In fact, we can make a procedure, say \texttt{RiemannSum}, whose calling sequence is of the form:
$$\texttt{\symbol{92}RiemannSum\{$a$\}\{$b$\}\{$f(x)$\}\{$n$\}\{$x_{\rm ini}$\}\{$x_{\rm end}$\}\{$x_{\rm choice}$\}\{$f(x+\Delta x_i/2)$\}\{$f(x-\Delta x_i/2)$\}},$$
where $x_0=a$ and for each $i=1,2\ldots,n$:
\begin{align*}
x_i&=a+\dfrac{b-a}{n}i,\quad\Delta x_i=x_i-x_{i-1}=\dfrac{b-a}{n},\\
x_{\rm ini}&=x_0+\Delta x_i,\quad x_{\rm end}=x_1+\Delta x_i,\quad x_{\rm choice}=\dfrac{x_{\rm ini}+x_{\rm end}}{2}=\dfrac{x_0+x_1}{2}+\Delta x_i.
\end{align*}
Note that $x_{\rm ini}$, $x_{\rm end}$ and $x_{\rm choice}$ are given in such forms to be
suitable to variable declaration in \texttt{\symbol{92}multido}. They are nothing but
$x_{i-1}$, $x_i$ and $\xi_i$, respectively, at the step $i$-th in the loop.

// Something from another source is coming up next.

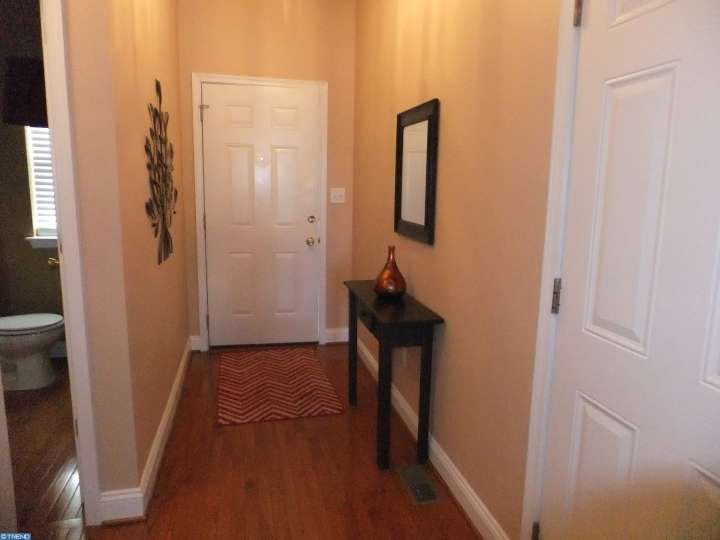 42 Prince Dr, Norristown, PA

Tentatively, in \texttt{PSTricks} language, the definition of \texttt{RiemannSum} is suggested to be
\bigskip\hrule
\noindent\begin{tabular}{@{}l}
\verb!\def\RiemannSum#1#2#3#4#5#6#7#8#9{%!\\
\verb!\psplot[linecolor=blue]{#1}{#2}{#3}!\\
\verb!\pscustom[linecolor=red]{%!\\
\verb!\psline{-}(#1,0)(#1,0)!\\
\verb!\multido{\ni=#5,\ne=#6}{#4}!\\
\verb!{\psline(*{\ni} {#8})(*{\ne} {#9})}}!\\
\verb!\multido{\ne=#6,\nc=#7}{#4}!\\
\verb!{\psdot(*{\nc} {#3})!\\
\verb!\psline[linestyle=dotted,dotsep=1.5pt](\nc,0)(*{\nc} {#3})!\\
\verb!\psline[linecolor=red](\ne,0)(*{\ne} {#9})}}!

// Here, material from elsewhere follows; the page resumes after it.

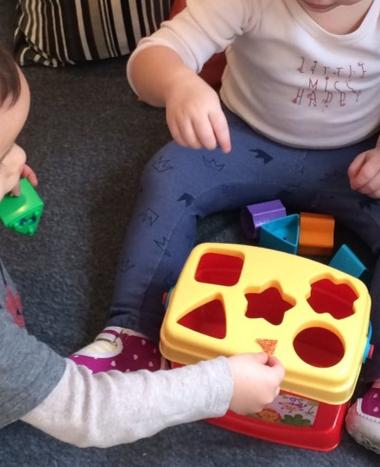 Formabedobós játék a családi bölcsiben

\end{tabular}\smallskip\hrule
\subsection{Examples}
We just give here two more examples for using the drawing procedure with ease. In the first example, we approximate
the area under the graph of the function $f(x)=x-(x/2)\cos x+2$ on the interval $[0,8]$. To draw the approximation, we try
the case $n=16$; thus $x_0=0$ and for each $i=1,\ldots,16$, we have
$x_i=0.5\,i$, $\Delta x_i=0.5$, $x_{\rm ini}=0.00+0.50$, $x_{\rm end}=0.50+0.50$ and $x_{\rm choice}=0.25+0.50$.
\begin{figure}[htbp]
\centering\begin{pspicture}(0,0)(5.1,6.6)

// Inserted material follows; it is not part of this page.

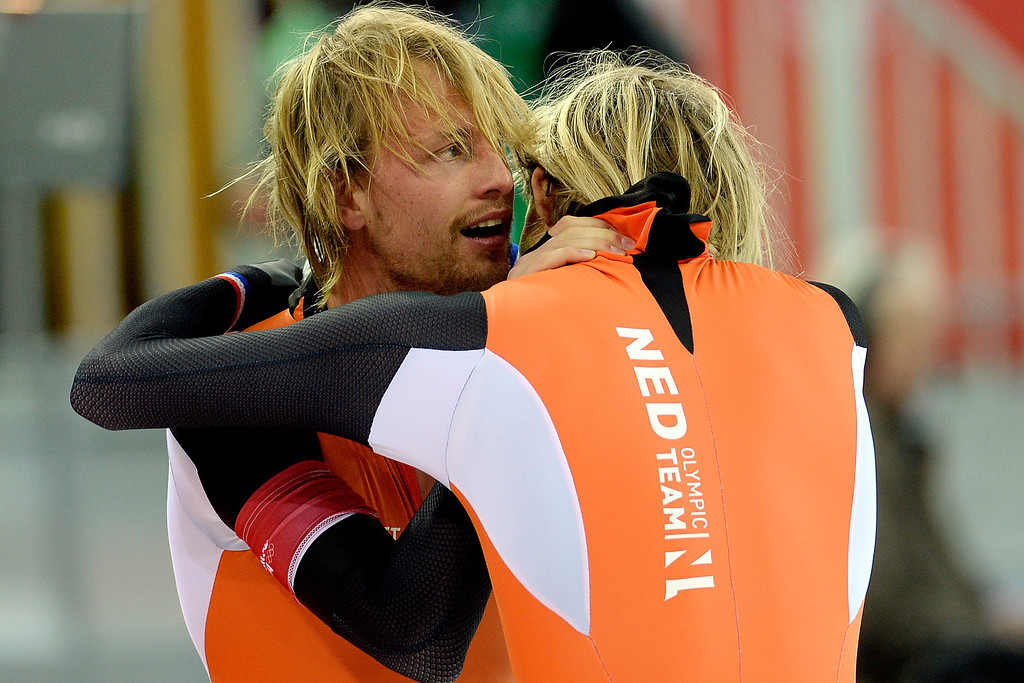 . Michel Mulder of the Netherlands reacts to capturing gold as he hunts his twin brother Ronald who captured bronze during the speed skating men\'s 500-meter at Adler Arena. Sochi 2014 Winter Olympics on Monday, February 10, 2014. (Photo by AAron Ontiveroz/The Denver Post)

\psset{plotpoints=500,algebraic,dotsize=1pt 2,unit=0.6}
\RiemannSum{0}{8}{x-(x/2)*cos(x)+2}{16}{0.00+0.50}{0.50+0.50}{0.25+0.50}
{x+0.25-((x+0.25)/2)*cos(x+0.25)+2}{x-0.25-((x-0.25)/2)*cos(x-0.25)+2}
\psaxes[labelFontSize=$\footnotesize$,Dy=1,ticksize=2.2pt,labelsep=4pt]{->}(0,0)(8.5,11)
\end{pspicture}
\vskip0.5ex
\caption{An approximation to the area under the graph of $f(x)=x-(x/2)\cos x+2$ on $[0,8]$.}\label{Fig3}
\end{figure}

To get Figure \ref{Fig3}, we have used the following \LaTeX\ code:
\bigskip\hrule
\noindent\begin{tabular}{@{}l}
\verb!\begin{pspicture}(0,0)(4.125,5.5)!\\
\verb!\psset{plotpoints=500,algebraic,dotsize=2.5pt,unit=0.5}!\\
\verb!\RiemannSum{0}{8}{x-(x/2)*cos(x)+2}{16}{0.00+0.50}{0.50+0.50}{0.25+0.50}!\\
\verb!{x+0.25-((x+0.25)/2)*cos(x+0.25)+2}{x-0.25-((x-0.25)/2)*cos(x-0.25)+2}!\\
\verb!\psaxes[ticksize=2.2pt,labelsep=4pt]{->}(0,0)(8.5,11)!\\
\verb!\end{pspicture}!
\end{tabular}
\smallskip\hrule\smallskip

In the second example below, we will draw an approximation to the integration of $f(x)=x\sin x$ on $[1,9]$.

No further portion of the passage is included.